Siamo alla fine del 1990, in Mogadiscio. Sia la Corea del Sud che la Corea del Nord non sono state tuttora ammesse nell’ONU, e per farlo sarebbero disposte a tutto. Le ambasciate somale di entrambi i paesi si danno battaglia a suon di dispetti pur di ottenere tale risultato; fino a quando non viene proclamata una vera e propria rivoluzione. Il generale Aidid, capo dei ribelli africani, pretende dalle Nazioni Unite maggior sostegno, e chi delle ambasciate della Somalia si oppone verrà ucciso. Alla guida della Corea del Sud, l’ambasciatore Han Sin-seong (Kim Yoon-soek) cerca di portare in salvo i suoi dipendenti, scampando a qualsiasi attacco terroristico e fornendo aiuto anche ad alleati fino ad allora impensabili.
Senza perdere alcun minimo approccio realistico nei confronti di questo spaccato politico, con Escape from Mogadishu Seung-wan porta sullo schermo un’opera che condensa la gestione di tesissimi ritmi volti all’intrattenimento e validi messaggio relativi allo spirito di collaborazione.

E, grazie al serrato e calibrato montaggio a cura di Gang-hee Lee riesce ad amalgamare pura introspezione caratteriale dei personaggi con sequenze action.
Ma dimostra di non essere interessato esclusivamente a mettere in scena un prodotto ricco di suspense, in quanto nel film assistiamo anche alla maniera in cui l’uomo, pur appartenente a diverse fazioni politiche, possa essere sempre collaborativo in qualsiasi momento, nonostante la storia del proprio paese e dei suoi avversari perenni.

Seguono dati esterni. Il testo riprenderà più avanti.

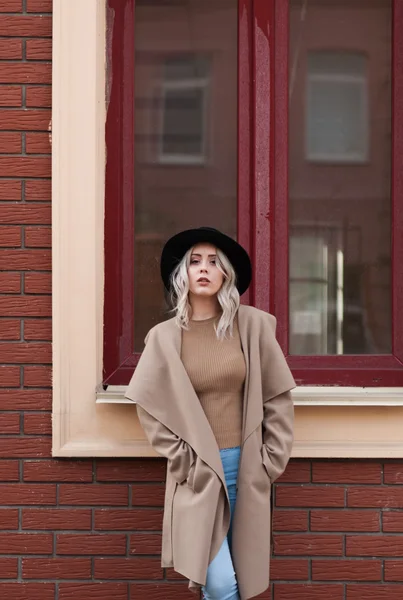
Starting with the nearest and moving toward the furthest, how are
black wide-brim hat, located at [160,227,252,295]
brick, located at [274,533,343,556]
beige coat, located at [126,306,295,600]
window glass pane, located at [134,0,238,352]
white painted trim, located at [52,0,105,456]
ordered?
1. beige coat, located at [126,306,295,600]
2. black wide-brim hat, located at [160,227,252,295]
3. white painted trim, located at [52,0,105,456]
4. brick, located at [274,533,343,556]
5. window glass pane, located at [134,0,238,352]

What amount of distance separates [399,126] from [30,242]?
5.95 ft

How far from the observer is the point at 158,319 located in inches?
163

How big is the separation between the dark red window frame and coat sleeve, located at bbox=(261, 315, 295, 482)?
679 mm

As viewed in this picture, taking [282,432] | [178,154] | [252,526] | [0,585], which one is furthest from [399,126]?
[0,585]

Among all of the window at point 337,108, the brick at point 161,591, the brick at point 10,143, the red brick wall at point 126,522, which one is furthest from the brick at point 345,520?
the brick at point 10,143

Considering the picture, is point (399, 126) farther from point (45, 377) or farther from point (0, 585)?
point (0, 585)

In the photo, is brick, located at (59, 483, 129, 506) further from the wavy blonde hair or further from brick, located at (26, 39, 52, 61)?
brick, located at (26, 39, 52, 61)

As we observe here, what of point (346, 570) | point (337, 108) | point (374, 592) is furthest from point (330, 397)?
point (337, 108)

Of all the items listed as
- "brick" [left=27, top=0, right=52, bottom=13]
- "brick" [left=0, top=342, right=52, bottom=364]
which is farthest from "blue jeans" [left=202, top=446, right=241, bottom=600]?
"brick" [left=27, top=0, right=52, bottom=13]

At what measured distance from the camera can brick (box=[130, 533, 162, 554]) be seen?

Parlare della collaborazione tra Corea del Nord e Corea del Sud in un contesto al di là del pensabile come la sanguinosa rivolta di Mogadiscio è ciò che maggiormente preme in questo caso.
Sebbene guardi a modelli internazionali quali Argo di Ben Afflecck e Black Hawk Down – Black Hawk abbattuto di Ridley Scott, senza dimenticare il No escape – Colpo di stato di John Erick Dowdle, Escape from Mogadishu riesce a trovare una propria cifra stilistica pregna di ispirazione, condensando realtà documentata e senso dell’intrattenimento in una sola ricca visione; senza perdere un’unghia di quanto di veritiero vi sia dietro questa pagina tragica.
Con il trailer quale contenuto speciale, lo edita in blu-ray CG Entertainment (www.cgtv.it) in collaborazione con Tucker Film.